The court maintained a strong line on the defenders’ statutory protection under the Prescription and Limitation (Scotland) Act 1973.

The original proceedings were re-issued after limitation expired. In her decision, the judge noted that the court has very wide discretion to disapply the time-bar. However, the judge decided not to use this discretion and dismissed the claim, confirming that the prejudice to the defenders outweighed that of the pursuers.

The reasoning focussed on the important protection limitation gives to wrongdoers, where defenders comply fully with the rules of procedure. A further consideration was the pursuer’s remedy by way of a professional negligence claim.

Contact: Peter Demick

Related item: Scottish court takes strong line on limitation

MIB held liable for uninsured drivers on private land

Lewis v Motor Insurers’ Bureau and others [14.9.2018]

The High court rules that the MIB is an emanation of the state.

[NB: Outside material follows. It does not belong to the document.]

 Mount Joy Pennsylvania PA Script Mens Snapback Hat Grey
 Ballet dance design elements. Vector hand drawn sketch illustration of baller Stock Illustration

In this case, Mr Justice Soole ruled that the MIB was liable under European law to compensate the claimant injured by an uninsured driver on private land. The driver had driven the uninsured vehicle from a road onto a footpath and then deliberately onto private land towards the claimant and colliding with him.

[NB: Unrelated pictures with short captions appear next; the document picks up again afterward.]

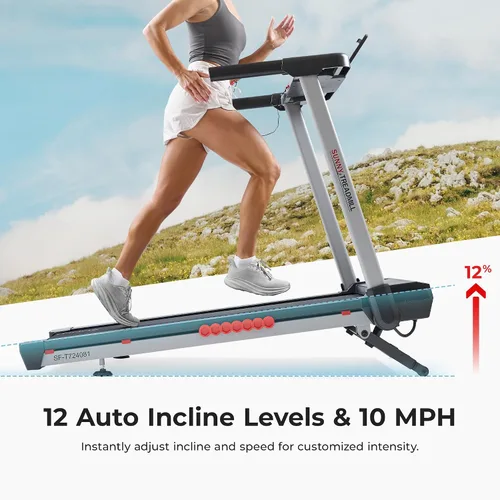 Vista 3 de Sunny Health & Fitness Exercise Treadmills Double Deck Sizes and Incline Features with Bluetooth & SunnyFit App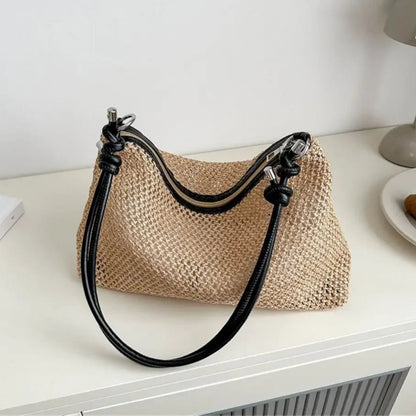 Tas Dames - Gevlochten Schoudertas met Knoopdetail | Zomer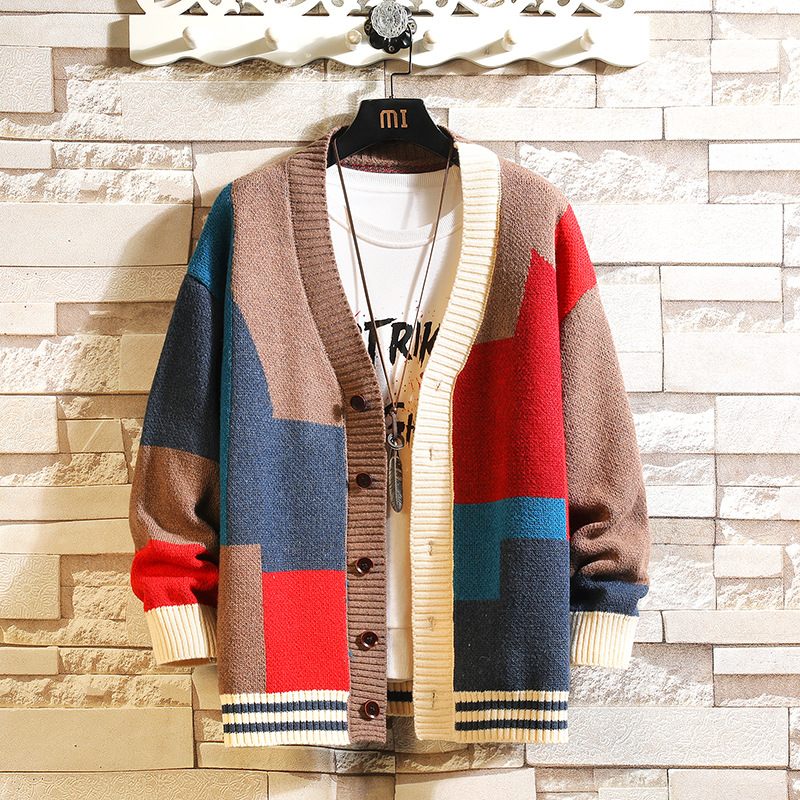 2024 Contrastkleurige Sweater Heren Cardigan Met V-hals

Accepting he was bound by previous authorities, Soole J found that the injuries had not arisen out of the use of a vehicle on a road or public place, so did not fall within s.145 of the Road Traffic Act 1988 and therefore were outside the scope of compulsory insurance requirements.

However, Soole J ruled that as an emanation of the State the Motor Insurance Directive applied, placing the MIB under an obligation to compensate to the extent of at least 1million. In doing so, he broke with a time honoured belief that the MIB’s compensatory role is restricted to the contractual obligations with the Secretary of State for Transport. The MIB has been given permission to appeal to the Court of Appeal.

Contact: Niall Edwards

Court clarifies meaning of “the vehicle” where cover includes use of additional cars

Advantage Insurance v (1) Stoodley (2) Trinity Lane Insurance Co Ltd [09.08.2018]

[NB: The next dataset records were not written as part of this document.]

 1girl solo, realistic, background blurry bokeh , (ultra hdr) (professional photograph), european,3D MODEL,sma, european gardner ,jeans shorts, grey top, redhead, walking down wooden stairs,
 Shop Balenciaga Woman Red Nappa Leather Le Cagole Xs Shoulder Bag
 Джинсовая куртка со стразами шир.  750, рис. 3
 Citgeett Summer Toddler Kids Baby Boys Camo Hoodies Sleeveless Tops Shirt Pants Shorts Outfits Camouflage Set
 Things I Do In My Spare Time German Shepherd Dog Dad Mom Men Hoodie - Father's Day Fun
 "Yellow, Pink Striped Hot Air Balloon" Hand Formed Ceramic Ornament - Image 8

Where a driver’s insurance covers the use of cars in addition to the driver’s own vehicle, the phrase “the vehicle” is not to be read as meaning only the driver’s own car.

The first defendant was insured by the claimant on his own vehicle. His insurance documents stated he was insured to drive other vehicles with the permission of the owner, but that cover was limited to third party only. While driving a friend’s car, the first defendant crashed it killing one passenger and causing catastrophic injuries to another. The claimant refused to indemnify him, submitting that cover for driving other cars was not a liability required to be covered by a policy under s.145 of the Road Traffic Act 1988 (the Act).

The court held that the first defendant was entitled to rely on the certificate of motor insurance and be insured in respect of third party liability that might arise. When he used his friend's car, that car became the vehicle insured for the purposes of the policy, and "the vehicle" for the purposes of s.145(3) of the Act.